As I said in part 1 of the entry on Baby P, I would provide a larger view of him in part 2.

Baby P. has an older brother who started life in almost the exact same way. He was older than Baby P. when his mother first became acquainted with the staff at the Building a Caring Community (BCC). She hesitantly enrolled him in hopes that he would learn to walk. He was receiving lots of nourishment and exercise last year at this time. When Rich and I returned to Moshi this past January, we almost did not recognize him because of his significant growth and his ability to run, jump, and climb. However, he had not started to develop speech yet. He attended the day center infrequently January – March even though the staff had encouraged the mother to send him. She said that her husband did not want him attending because he would end up speaking like “those kids there,” meaning the children with greater needs in all areas of functioning. The center staff and Dr. Matweve, working together, managed to persuade the mother to send both children anyway. Her husband was at the center but would neither enter nor take part in the conversation. The staff member provides transportation to and from home every day for the children and she is also making sure that the mother has food to feed them on weekends and holidays.

So what’s going on here?

  1. This is a very poor family living in a very basic shelter.
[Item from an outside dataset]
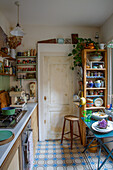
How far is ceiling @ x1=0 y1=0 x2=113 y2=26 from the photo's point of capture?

  2. Medical care and transportation has not been easily accessible or affordable.

  3. The health of both parents is unknown. One or both of them may have malaria.

  4. There is still a significant stigma attached to having a child with special needs, two in this case.

  5. A father especially feels the anger, humiliation, old beliefs of being cursed, and does not want people to know, thus isolating the family. This is magnified if the child is a boy in this culture.

  6. It is not unusual for one or both parents to leave when a child is found to have special needs.

Look at the 2012 statistics for Tanzania on the CIA World Factbook website:

  • Infant mortality rate in TZ is 72.42 males per 1000 live births and 58.87 females per 1000 live births. It is the 22nd highest in the list of over 200 countries.

  • Infant mortality rate in USA is 6.64 males per 1000 live births and 5.3 females per 1000 live births. It is 205th in the list of over 200 countries, with western European countries showing lower infant mortality rates.

I’d like to end this by giving a huge BRAVO to the center employee who is personally going above and beyond to ensure that these two children have a fair chance at having healthy and productive lives. She hopes to engage one, if not both of the parents, with the center in a greater way as time goes on and as more trust builds.

Once again, I cannot say enough positive comments about the impact of the ProMot Healthcare Project on children with disabilities and their families, BCC, and the ultimate ability to impact the entire community. Thank you to everyone who has donated money for ProMot, and to John and Melissa’s Kilimanjaro climb which also raised money for this. It’s not too late to contribute.